The bodhisattva Avalokiteshvara is the patron deity of Tibet and appears in a variety of forms both peaceful, wrathful and in large mandalas surrounded by numerous deities. As a universal symbol he embodies the compassion of all buddhas of the ten directions and three times. In the standing form with 11 faces he is closely associated with the famous bhikshuni (nun) of Kashmir, Lakshmi (Tib.: Ani Palmo), who popularized a meditation practice incorporating a 2 day purification and fasting ritual. However in a large mandala with many deities such as this it was the Acharya Nagarjuna that was responsible for its introduction into Indian Buddhism. Lord Atisha, Rinchen Zangpo and others popularized this practice throughout Tibet.

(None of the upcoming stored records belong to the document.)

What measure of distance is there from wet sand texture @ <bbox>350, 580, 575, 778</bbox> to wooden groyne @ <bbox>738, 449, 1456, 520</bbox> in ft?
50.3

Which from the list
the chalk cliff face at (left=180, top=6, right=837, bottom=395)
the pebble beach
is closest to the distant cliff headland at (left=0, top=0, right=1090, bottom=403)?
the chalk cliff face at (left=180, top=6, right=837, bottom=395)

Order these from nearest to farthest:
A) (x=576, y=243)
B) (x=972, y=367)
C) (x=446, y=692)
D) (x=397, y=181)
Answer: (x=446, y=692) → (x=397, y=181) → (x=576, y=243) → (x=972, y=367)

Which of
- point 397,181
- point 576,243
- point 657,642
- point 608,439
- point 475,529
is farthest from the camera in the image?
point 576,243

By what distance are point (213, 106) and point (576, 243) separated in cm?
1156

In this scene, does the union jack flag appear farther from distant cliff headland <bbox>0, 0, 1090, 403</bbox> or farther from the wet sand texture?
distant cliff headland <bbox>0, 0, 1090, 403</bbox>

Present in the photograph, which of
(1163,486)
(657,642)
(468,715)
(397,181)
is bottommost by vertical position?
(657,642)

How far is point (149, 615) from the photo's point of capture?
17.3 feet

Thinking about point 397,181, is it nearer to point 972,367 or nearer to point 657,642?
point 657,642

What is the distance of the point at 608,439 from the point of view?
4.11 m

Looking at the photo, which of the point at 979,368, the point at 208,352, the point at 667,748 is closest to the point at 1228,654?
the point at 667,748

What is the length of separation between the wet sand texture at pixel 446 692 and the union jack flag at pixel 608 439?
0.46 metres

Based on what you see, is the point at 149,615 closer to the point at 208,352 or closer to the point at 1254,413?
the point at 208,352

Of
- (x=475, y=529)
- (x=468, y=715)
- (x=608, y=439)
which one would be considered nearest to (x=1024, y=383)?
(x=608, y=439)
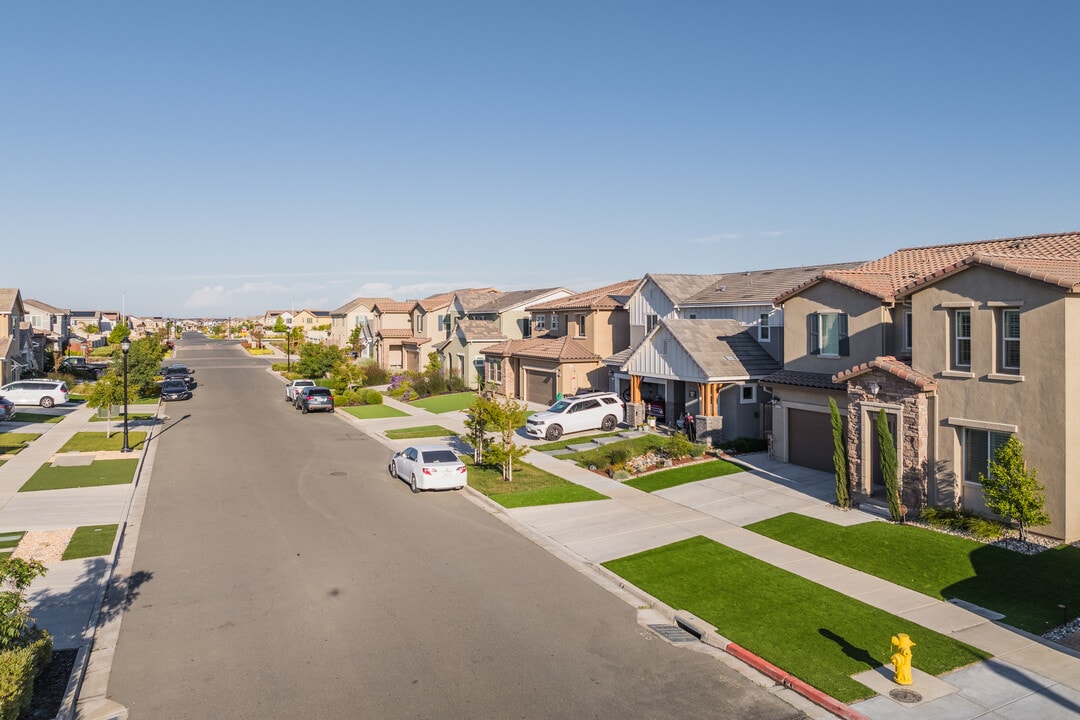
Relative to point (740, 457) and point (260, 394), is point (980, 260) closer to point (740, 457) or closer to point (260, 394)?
point (740, 457)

History: At one time the bodhisattva Avalokiteshvara made a promise that should he give rise to thoughts of self benefit may the head break into 10 pieces and the body into 1000. After continuously witnessing the misery of beings in various states of existence, discouraged, he gave rise to thoughts of seeking only his own happiness. At that very instant the head and body shattered. Calling out to Amitabha, the buddha came forth and spoke words of encouragement. Gathering up the 10 pieces of the head Amitabha constructed 10 faces - representing the 10 perfections. Gathering the 1000 pieces of the body he constructed another with 1000 hands each with an eye on the palm - representing the 1000 buddhas of the Golden Aeon. Finally he placed a duplicate of his own head at the crown - illuminating the entire threefold universe.